Because nobody wants to lose a driver’s licence. In some cases it could mean losing a job as well, or a spouse and family, or the respect of a community.
Impaired driving legislation across Canada can best be described as a dog’s breakfast. There are federal laws and provincial laws and it can seem like they are constantly being amended, proposed, passed or struck down.
They are, in fact, hard for a layperson to understand – especially if he or she has been drinking.
According to ICBC the holiday season is the second most likely time of the year to meet an impaired driver on BC roads, and it’s the only time you are going to meet the December CounterAttack program. A review of the law is timely.*
The federal Criminal Code states it’s a criminal offence to operate a motor vehicle (whether in motion or not) while impaired, which includes driving with a blood alcohol content of more than 80 milligrams of alcohol in one hundred millilitres of blood (0.08 BAC) or impairment by a drug.
If arrested, prosecuted and convicted under the code, consequences are determined by a judge.
Provincially, B.C. roads are controlled by the Motor Vehicle Act. If an officer has reason to believe that a driver is under the influence of alcohol he or she can request a breath sample using an Approved Screening Device.
So you had a beer and you smell like beer and you take the test.
If you have a digital reading of between 0 and .049 your blood alcohol level is below the “Warn” range. You may be subject to a 12-hour driving prohibition if you are in the graduated licensing program.
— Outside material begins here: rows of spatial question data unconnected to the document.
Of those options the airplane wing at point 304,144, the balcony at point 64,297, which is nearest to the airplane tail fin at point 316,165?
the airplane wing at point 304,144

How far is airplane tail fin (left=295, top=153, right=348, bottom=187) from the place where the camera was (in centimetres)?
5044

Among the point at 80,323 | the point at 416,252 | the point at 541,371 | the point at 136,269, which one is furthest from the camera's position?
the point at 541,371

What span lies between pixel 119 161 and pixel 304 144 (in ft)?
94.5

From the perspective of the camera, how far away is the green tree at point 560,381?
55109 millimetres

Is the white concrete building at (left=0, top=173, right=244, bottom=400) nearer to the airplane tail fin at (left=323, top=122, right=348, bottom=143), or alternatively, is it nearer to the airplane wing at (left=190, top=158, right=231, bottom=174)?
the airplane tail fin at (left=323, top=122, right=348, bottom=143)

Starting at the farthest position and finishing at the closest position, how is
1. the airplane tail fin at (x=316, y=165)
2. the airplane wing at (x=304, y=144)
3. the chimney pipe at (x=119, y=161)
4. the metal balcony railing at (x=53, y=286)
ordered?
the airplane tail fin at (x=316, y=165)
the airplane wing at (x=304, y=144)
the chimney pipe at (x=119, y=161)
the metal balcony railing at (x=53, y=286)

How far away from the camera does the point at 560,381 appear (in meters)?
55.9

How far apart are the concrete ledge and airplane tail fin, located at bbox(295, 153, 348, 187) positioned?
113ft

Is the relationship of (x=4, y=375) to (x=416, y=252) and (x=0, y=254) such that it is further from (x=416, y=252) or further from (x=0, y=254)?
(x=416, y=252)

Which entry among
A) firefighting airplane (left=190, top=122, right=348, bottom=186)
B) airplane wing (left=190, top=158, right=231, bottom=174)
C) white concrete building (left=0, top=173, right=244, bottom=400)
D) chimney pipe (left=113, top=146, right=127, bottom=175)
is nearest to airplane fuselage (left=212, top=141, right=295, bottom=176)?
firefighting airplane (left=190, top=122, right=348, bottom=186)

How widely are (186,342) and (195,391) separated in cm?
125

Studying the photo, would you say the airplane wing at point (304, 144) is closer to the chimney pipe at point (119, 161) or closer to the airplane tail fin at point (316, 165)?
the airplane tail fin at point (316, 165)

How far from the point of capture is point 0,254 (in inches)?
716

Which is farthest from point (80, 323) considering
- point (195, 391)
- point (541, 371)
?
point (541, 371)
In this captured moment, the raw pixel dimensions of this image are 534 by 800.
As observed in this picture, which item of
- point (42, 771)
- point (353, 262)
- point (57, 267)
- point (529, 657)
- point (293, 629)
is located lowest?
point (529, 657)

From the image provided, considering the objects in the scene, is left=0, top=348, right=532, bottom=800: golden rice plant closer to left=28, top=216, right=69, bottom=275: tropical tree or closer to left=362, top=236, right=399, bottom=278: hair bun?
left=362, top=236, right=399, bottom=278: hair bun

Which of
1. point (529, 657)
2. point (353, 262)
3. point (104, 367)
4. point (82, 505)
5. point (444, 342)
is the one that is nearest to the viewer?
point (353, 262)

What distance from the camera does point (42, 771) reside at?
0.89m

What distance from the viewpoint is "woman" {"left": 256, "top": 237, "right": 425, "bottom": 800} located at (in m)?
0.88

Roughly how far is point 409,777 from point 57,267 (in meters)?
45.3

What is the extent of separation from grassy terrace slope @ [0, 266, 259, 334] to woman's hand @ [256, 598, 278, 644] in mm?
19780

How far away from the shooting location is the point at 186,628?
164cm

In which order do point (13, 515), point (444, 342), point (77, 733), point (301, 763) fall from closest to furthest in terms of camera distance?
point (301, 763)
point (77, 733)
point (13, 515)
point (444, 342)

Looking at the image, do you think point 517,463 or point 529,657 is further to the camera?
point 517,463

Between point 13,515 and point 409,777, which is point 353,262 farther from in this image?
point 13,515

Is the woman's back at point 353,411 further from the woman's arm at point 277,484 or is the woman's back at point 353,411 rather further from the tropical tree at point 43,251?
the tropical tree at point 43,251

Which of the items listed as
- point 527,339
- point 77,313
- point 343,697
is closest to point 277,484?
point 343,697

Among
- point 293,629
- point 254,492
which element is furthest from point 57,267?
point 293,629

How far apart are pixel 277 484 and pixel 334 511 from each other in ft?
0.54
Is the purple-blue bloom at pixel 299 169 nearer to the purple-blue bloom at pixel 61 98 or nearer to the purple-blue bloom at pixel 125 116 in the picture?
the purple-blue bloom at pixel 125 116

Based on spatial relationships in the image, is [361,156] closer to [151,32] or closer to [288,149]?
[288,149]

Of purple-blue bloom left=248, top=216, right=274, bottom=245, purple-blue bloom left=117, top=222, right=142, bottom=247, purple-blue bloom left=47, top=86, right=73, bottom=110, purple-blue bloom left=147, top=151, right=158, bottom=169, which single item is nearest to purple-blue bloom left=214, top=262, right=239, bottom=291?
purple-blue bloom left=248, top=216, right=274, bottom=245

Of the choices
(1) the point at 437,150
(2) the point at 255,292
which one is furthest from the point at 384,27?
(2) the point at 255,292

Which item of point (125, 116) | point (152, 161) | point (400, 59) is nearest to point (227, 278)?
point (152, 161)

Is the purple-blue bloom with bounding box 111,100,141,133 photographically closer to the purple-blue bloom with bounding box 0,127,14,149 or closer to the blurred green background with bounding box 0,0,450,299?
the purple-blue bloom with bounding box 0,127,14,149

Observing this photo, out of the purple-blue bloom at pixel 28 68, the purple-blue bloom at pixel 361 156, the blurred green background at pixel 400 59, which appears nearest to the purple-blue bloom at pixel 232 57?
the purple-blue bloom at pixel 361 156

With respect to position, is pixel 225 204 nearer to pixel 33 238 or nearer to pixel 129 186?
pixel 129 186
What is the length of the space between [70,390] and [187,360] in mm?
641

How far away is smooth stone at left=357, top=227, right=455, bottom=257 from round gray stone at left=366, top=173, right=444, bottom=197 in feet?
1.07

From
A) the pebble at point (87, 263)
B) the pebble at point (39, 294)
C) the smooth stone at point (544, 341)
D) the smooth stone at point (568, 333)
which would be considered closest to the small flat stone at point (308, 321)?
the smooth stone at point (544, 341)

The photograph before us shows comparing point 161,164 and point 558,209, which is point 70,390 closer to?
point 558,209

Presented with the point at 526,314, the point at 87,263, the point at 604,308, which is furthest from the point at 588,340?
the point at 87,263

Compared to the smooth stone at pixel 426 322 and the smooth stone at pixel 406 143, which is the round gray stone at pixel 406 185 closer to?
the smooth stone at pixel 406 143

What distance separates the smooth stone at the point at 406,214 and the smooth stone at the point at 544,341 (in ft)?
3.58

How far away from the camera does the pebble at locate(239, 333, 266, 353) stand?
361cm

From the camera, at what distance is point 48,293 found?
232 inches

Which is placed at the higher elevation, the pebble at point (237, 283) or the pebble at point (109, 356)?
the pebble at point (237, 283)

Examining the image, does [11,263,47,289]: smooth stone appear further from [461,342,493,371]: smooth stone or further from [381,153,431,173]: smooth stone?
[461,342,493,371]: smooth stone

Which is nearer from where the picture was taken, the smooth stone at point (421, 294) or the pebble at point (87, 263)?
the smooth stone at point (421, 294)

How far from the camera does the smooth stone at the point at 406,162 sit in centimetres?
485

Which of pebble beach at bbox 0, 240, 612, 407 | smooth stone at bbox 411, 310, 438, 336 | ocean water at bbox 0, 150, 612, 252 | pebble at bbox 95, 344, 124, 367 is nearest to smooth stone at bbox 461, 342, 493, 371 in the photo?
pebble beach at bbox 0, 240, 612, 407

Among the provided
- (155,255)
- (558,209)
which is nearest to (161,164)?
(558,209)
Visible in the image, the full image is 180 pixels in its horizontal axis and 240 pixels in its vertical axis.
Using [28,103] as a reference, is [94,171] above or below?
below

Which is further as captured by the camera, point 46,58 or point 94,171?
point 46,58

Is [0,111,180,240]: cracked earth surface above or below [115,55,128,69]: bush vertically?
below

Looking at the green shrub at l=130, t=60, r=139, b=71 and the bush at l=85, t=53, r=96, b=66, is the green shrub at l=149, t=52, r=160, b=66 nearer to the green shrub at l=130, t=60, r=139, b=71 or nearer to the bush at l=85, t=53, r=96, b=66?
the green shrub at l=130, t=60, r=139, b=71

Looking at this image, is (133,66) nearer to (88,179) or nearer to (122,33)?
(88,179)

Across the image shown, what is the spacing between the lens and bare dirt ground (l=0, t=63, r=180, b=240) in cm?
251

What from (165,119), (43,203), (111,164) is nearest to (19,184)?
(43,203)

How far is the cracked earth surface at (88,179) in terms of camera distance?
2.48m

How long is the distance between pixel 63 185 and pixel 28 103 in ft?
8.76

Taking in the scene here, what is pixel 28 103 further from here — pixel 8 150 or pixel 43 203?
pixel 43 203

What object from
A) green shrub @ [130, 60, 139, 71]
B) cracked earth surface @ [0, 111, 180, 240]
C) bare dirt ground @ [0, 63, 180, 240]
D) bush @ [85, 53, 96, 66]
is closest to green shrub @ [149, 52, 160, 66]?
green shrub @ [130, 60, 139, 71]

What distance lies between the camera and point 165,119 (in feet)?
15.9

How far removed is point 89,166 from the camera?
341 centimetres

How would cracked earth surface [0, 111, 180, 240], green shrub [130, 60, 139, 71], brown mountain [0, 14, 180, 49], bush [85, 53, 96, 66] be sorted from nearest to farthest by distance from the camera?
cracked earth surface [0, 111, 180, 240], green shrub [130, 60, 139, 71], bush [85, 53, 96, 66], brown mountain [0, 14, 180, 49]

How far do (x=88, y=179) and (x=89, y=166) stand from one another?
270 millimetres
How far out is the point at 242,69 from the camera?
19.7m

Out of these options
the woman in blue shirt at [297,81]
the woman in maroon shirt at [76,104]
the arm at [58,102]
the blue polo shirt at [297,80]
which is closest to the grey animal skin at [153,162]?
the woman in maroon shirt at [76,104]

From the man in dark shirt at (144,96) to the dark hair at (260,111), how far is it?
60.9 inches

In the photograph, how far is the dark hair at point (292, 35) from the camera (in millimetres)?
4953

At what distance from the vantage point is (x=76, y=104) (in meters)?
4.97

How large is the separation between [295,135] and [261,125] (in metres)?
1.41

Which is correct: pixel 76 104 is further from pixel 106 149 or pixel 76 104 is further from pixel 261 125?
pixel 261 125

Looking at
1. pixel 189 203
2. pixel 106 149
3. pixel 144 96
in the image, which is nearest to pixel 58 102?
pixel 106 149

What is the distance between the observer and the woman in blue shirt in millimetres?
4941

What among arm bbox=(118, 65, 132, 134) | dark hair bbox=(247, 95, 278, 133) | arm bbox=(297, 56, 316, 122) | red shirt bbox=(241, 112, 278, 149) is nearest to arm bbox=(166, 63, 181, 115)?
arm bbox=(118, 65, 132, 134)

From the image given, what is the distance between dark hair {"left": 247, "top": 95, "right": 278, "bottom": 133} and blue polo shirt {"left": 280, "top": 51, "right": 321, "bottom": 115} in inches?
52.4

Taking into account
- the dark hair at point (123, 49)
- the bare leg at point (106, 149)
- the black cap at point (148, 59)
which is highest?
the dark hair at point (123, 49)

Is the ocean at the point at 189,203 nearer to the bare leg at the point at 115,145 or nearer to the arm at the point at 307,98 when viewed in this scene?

But let’s say you had two beers at the party. You take the test and your blood alcohol level is over .05mg/100ml. Your driver’s license is seized immediately, prohibiting you from driving for three days. Your vehicle is impounded for that time and you are responsible for towing and storage costs. You pay an automatic $200 administrative fee, and you have to apply to have your license re-instated.
It’s worse if you have three or four beers, worse if you actually fail the test.
If your blood alcohol level exceeds .08 or if you refuse to provide a breath sample, you are giving police a choice.
An officer may issue you a 90-day immediate roadside prohibition (which is exactly what it sounds like), your vehicle is impounded for 30 days and the administrative fee is set at $500. You may also be referred to the Responsible Driver Program or the Ignition Interlock Program.
The police may choose, however, to charge you under the Criminal Code. If that’s the case you receive an immediate 24-hour driving suspension, you are detained at a police station for further testing and you are thereafter issued a 90-day Administrative Driving Prohibition. If you are found guilty in federal court (and almost everybody in those circumstances is) the consequences include a minimum $1,000 fine, a driving prohibition and possible jail time.
Hitting a roadside spotcheck after a party is pretty scary isn’t it?
Then again, so is dying horribly in a car crash.
*All legal information accessed at the Ministry of Justice’s website. Provincial penalties noted are for first offenses within five years and penalties increase for multiple offences.
Andrea Demeer is the publisher/editor for the Similkameen Spotlight.